SOURCE EXCERPT:
James May is a man on a mission.

Tired of seeing men portrayed as bumbling and useless, and fearful that mankind is losing the skills that made it so great in the first place, the Top Gear host takes on several varied tasks each episode, demonstrating everything from simple but useful skills to creative solutions for everyday problems to just plain odd ideas. Creating with hand tools, social skills, and eccentric inventions are all tackled with equal enthusiasm and occasional confusion. Sometimes, there is great triumph, while other times there is the indignity of defeat. Often, there is hilarity, and there's even the chance you might actually learn something.

The show debuted in October 2010 and has had three short series, plus a Christmas Episode.


This show provides examples of:

  • Abnormal Ammo: In order to ensure those in the back row at Abingdon receive buns, Simmy comes up with not one but three bun-firing devices: the Hot-Crossbow, the Bun-Derbuss, and the Machine Bun.
  • Artifact Title: Man Lab was originally the working title for the show, but somehow stuck. James has lamented this in interviews and on his Twitter, believing it too male-centric and a poor reflection of the actual premise. He often mentions a better title would be something along the lines of James May's Wednesday Afternoons After School.
  • Ascended Extra: The people who appear on the show who are not James May or established experts are usually members of the Man Lab crew who seem to have been roped into appearing on the show. Most prominent are producer Will, director Tom, and researchers Charlie, Cassandra, and Rory, though there are many others.
  • Ashes to Crashes: Averted; the space pet funeral goes as planned, and Tommy and Budgie Number 35's ashes are released into space.
  • Awesome, but Impractical: The Man Lab Junk Mail sorter, which consists of special vacuum that sorts the junk mail from the wanted mail, loads them both into different cars of a toy train that then travels through the Man Lab, dropping the junk mail into a shredder on the way, and heads over to a funicular platform that takes the train (and mail) up to James' office. After James proudly asks what could be simpler, someone promptly drops a "No Junk Mail, Please" sign on his desk.
  • Bad Date: Charlie and Cassandra's date seems to be going well until Cassandra reveals she already has a boyfriend.
  • Bat Scare: It's only one, but still scares the crap out of James and Tom when it flies behind them at the castle and sends them running back into the safe room.
  • Blatant Burglar: James harnesses the power of this trope, complete with stripey shirt, to sneak around town and test out the cat-cams. He actually wants to be obvious, so people don't mistake him for a real burglar and "beat him to death with pick-axe handles."
  • Bread, Eggs, Milk, Squick: James's speculation on what might been cooked in the kitchen of the haunted castle:
    "Spam fritters...poor quality sausages...bits of children..."
  • British Brevity: Series one had three episodes. Series two and three each have five.
  • Brits Love Tea: Mugs of it are frequently consumed, but taken to an extreme during the creation of the cold cup alarm. James and the crew break for an argument over how to make a proper cup of tea, including what to make the tea in and when to add the milk. The argument carries on so long the cameraman puts down his camera and walks away in frustration. Tea is Serious Business in the Man Lab.
  • Butt-Monkey: Researcher Rory, who is often conned into the dirty jobs and is used in social experiments where he usually manages to embarrass himself at some point.
  • Catchphrase: Once an Episode James will say "We could easily go out and buy [X], but where's the skill in that?"

GIVEN REQUEST 1: In the excerpt about James May's Man Lab, when did the show debut?
GIVEN REQUEST 2: Extend the excerpt about James May's Man Lab by writing further entries in the same style after its final one.

DATA PROVIDED:
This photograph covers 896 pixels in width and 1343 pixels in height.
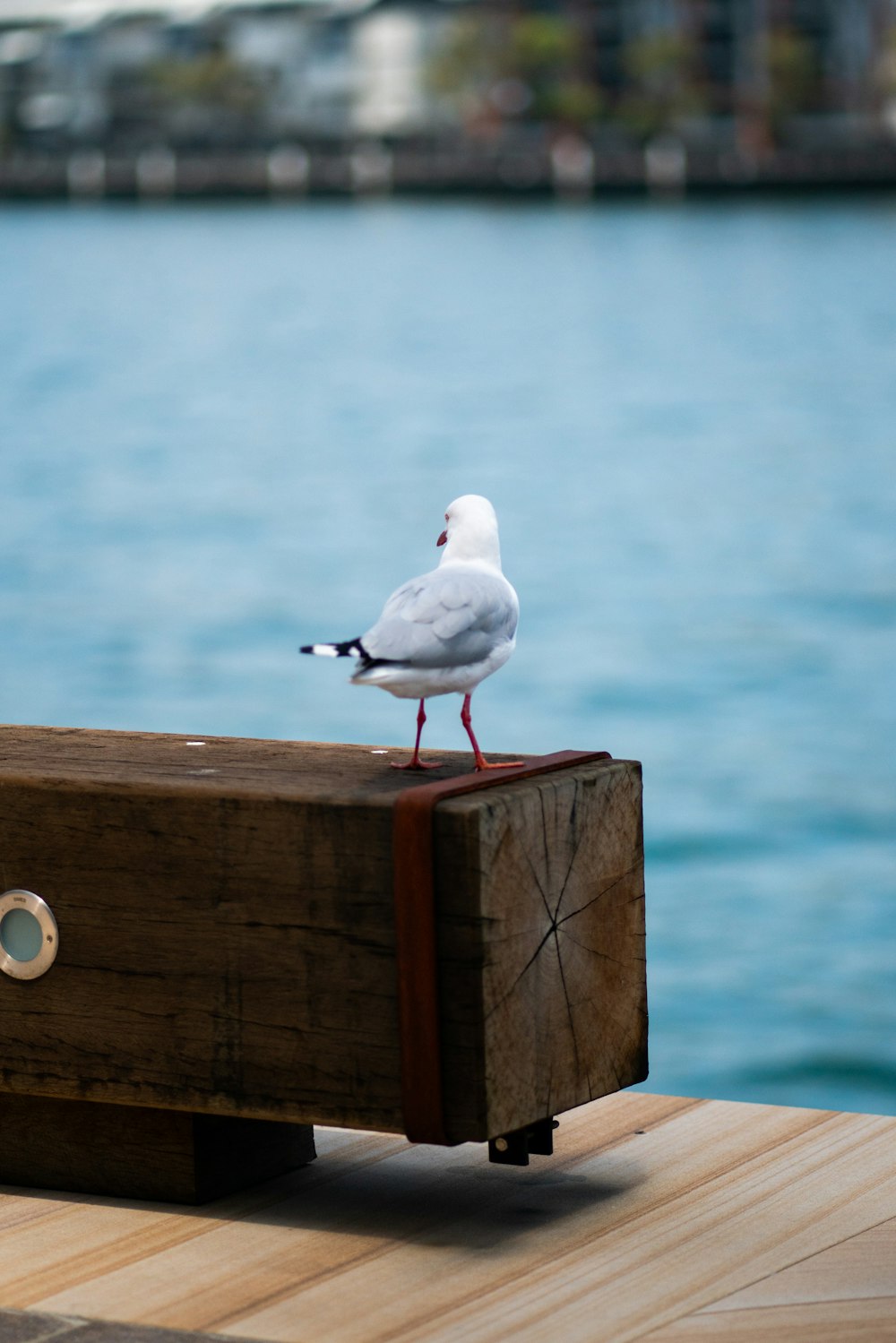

EXERCISE RESULT 1: October 2010

EXERCISE RESULT 2:
  • Chained Heat: James and Oz are handcuffed to each other at the beginning of their escape from Dartmoor Prison.
  • Creative Closing Credits: Since series two each episode with a unusual musical instrument, or group, playing the theme tune as the credits scroll over them.
  • Date Peepers: James and Tom act as a welcome version, and communicate with Charlie via earpiece to give him advice.
  • Deadpan Snarker: James May, master at work.
  • Double Vision: James manages to hold conversations with himself on two separate occasions at the Man Lab bar via a split screen-type effect. In the first he complains to himself about the state of British cinema, and in the second he chides himself on the apparently abrupt ending of the prison break/orienteering segment. In the second segment, via a cutaway, he even manages to give himself a drink.
  • Drill Sergeant Nasty: Employed to keep Oz on task while cooking Christmas dinner.
  • Duel to the Death: James and Will, over a parking space at work. The first time results in the death of an errant soundman. In the second, Will wins the fight.
  • "Do It Yourself" Theme Tune: Written by Dr James May, BMus.
  • Don't Try This at Home: During The Deer Hunter segment, James warns viewers not to try what they're doing at home, or in a pound shop mockup of Vietnam.
  • Dreaming of a White Christmas: Several segments in the Christmas episode address trying to create this, as James has never seen one in his lifetime. In the end they manage to make a tiny quantity of real snow which they launch via leaf blower. After this, they resort using to fake snow.
  • Early-Bird Cameo: Simmy and Charlie can occasionally be seen in May's earlier show Toy Stories.
  • Early-Installment Weirdness: The first series had Celebrity Man Task, in which a celebrity was charged with showing off a useful skill in a limited frame of time. This was done away with the second series, replaced with the Viewers' Letters segment.
  • Edutainment Show: Or as James often calls it, a "fact-based entertainment programme."
  • Every Device Is a Swiss-Army Knife: The Swiss Army Bike, which is a normal bike that has a squeegee for cleaning windows, a grindstone, a drill, a sprayer for creosote, and a blender. In the Christmas special, it also powers the record player.
  • Face Your Fears: The point of the ghost hunting segment. No ghosts are found, but James and Tom do successfully spend a night in the castle.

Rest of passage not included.